SIDOARJO, Eksklusif.co.id – Pemerintah Kabupaten Sidoarjo menegaskan komitmennya untuk membumiharuskan peredaran minuman keras (miras) ilegal dan menekan angka pergaulan bebas yang memicu lonjakan kasus penyakit masyarakat (pekat).
Komitmen tegas tersebut disampaikan langsung oleh Bupati Sidoarjo, H. Subandi, dalam agenda silaturahmi dan dialog bersama jajaran Pengurus Cabang Nahdlatul Ulama (PCNU) Kabupaten Sidoarjo di Kantor PCNU Sidoarjo, Rabu (29/7/2026).
Pertemuan penting ini dihadiri oleh jajaran tokoh agama dan pimpinan daerah, di antaranya Ketua PCNU Sidoarjo KH. Zainal Abidin, Ketua Dewan Syuro DPC PKB Sidoarjo KH. Nur Kholis Misbah, Pengasuh Pondok Pesantren Al-Khoziny KH. Abussalam, Ketua DPC PKB Sidoarjo Reza Ali Faizin, serta Ketua DPRD Sidoarjo H. Abdillah Nasik.
Bupati Subandi menegaskan bahwa penanganan penyakit masyarakat memerlukan sinergi yang kokoh antara ulama dan pemerintah (umara). Guna memberikan efek jera, Pemkab Sidoarjo menginstruksikan pengawasan ketat hingga ke tingkat desa dan kecamatan untuk menyisir serta menindak tempat usaha ilegal.
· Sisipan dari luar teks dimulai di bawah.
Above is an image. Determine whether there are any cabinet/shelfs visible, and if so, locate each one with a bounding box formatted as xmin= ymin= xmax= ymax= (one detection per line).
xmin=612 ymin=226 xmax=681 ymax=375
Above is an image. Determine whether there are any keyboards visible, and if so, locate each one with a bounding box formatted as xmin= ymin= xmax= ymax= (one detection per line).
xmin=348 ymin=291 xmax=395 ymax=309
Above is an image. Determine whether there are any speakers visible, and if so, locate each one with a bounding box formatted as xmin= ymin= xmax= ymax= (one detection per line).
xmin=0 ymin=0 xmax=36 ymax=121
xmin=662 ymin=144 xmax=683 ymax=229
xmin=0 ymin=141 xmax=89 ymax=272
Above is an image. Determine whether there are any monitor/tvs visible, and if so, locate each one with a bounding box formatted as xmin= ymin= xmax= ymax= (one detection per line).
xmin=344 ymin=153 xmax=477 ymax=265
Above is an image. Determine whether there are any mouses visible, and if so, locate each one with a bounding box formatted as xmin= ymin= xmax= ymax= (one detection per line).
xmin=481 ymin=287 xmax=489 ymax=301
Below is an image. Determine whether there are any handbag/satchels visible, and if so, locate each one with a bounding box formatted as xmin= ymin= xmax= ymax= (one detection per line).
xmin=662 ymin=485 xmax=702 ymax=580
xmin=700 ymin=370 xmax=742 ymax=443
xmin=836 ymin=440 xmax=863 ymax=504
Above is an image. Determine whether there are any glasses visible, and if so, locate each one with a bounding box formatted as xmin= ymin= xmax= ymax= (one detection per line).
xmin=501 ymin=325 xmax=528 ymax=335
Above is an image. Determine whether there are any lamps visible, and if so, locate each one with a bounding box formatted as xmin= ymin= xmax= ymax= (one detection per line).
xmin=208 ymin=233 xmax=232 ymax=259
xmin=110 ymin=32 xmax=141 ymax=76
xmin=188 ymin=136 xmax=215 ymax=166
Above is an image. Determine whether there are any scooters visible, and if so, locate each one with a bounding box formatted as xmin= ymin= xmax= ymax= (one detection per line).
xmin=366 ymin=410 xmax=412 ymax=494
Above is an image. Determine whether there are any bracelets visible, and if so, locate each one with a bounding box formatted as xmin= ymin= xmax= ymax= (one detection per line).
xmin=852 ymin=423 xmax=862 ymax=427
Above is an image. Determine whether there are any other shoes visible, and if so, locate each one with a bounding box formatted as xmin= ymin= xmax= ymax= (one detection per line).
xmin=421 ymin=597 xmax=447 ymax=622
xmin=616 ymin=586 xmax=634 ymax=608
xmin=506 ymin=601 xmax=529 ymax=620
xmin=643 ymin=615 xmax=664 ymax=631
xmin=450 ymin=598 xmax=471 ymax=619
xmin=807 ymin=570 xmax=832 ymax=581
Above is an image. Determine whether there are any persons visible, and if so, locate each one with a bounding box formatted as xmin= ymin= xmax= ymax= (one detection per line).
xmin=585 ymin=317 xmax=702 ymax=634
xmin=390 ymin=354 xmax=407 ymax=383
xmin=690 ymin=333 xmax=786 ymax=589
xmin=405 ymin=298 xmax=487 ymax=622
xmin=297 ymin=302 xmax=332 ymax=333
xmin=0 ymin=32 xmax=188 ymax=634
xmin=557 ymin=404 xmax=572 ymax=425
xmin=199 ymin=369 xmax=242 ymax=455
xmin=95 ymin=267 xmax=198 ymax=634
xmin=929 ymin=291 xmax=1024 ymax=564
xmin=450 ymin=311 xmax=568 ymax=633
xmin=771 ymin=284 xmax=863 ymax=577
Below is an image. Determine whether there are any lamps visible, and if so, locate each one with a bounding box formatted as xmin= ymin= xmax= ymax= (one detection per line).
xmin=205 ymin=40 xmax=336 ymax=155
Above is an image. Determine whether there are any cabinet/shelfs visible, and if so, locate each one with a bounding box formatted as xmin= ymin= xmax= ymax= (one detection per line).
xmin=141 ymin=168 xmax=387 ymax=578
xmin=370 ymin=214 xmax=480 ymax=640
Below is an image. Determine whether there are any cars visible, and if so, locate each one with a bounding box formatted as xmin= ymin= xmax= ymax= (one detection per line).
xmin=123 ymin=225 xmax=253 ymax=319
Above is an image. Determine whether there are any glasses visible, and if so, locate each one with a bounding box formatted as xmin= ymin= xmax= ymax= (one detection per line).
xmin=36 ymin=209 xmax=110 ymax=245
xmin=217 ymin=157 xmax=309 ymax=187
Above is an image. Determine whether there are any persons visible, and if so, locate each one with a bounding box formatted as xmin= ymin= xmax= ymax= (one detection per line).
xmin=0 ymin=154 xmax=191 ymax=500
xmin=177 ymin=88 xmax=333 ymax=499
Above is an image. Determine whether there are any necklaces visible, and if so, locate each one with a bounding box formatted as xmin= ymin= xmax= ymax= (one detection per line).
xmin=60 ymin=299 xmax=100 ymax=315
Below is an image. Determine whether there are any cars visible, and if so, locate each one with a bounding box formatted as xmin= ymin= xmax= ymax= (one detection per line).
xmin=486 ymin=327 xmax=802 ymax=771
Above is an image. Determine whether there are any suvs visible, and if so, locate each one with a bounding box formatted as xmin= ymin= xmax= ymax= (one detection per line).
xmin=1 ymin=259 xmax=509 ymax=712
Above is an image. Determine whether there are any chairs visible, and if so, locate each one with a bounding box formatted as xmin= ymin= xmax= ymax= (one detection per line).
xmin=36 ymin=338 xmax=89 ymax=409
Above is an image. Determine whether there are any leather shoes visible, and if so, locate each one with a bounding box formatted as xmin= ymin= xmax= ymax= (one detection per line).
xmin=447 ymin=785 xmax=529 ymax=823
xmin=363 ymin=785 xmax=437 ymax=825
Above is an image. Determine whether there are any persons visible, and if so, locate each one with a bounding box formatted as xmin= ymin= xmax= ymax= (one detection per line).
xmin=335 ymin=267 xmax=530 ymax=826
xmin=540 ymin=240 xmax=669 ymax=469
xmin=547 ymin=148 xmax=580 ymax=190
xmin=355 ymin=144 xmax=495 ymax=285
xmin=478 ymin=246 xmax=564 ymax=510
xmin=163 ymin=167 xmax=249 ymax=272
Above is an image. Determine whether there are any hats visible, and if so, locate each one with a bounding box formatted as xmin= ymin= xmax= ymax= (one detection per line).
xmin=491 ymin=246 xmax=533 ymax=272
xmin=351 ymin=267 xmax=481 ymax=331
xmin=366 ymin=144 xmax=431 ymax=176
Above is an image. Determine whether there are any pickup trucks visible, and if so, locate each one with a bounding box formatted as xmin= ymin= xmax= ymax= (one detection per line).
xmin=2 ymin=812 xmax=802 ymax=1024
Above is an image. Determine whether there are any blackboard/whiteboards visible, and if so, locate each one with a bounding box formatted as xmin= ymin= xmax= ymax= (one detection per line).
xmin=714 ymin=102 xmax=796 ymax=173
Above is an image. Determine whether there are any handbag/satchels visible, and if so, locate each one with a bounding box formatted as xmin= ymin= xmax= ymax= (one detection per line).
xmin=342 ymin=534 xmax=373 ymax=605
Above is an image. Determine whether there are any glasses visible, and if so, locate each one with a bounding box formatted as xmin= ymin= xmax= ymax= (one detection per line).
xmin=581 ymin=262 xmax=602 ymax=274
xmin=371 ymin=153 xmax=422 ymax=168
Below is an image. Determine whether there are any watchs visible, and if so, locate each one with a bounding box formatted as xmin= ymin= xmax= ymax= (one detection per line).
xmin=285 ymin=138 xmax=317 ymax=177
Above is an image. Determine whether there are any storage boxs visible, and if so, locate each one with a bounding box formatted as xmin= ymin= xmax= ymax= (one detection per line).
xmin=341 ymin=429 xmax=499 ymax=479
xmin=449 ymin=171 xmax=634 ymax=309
“Pemerintah akan mengambil tindakan tegas berupa penutupan operasional terhadap tempat usaha minuman keras, baik yang berskala besar maupun warung kopi dan kafe ilegal. Bersama camat dan kepala desa, kami akan langsung turun melakukan inspeksi mendadak (sidak) serta evaluasi berkala agar peredaran miras tidak berulang,” tegas Bupati Subandi.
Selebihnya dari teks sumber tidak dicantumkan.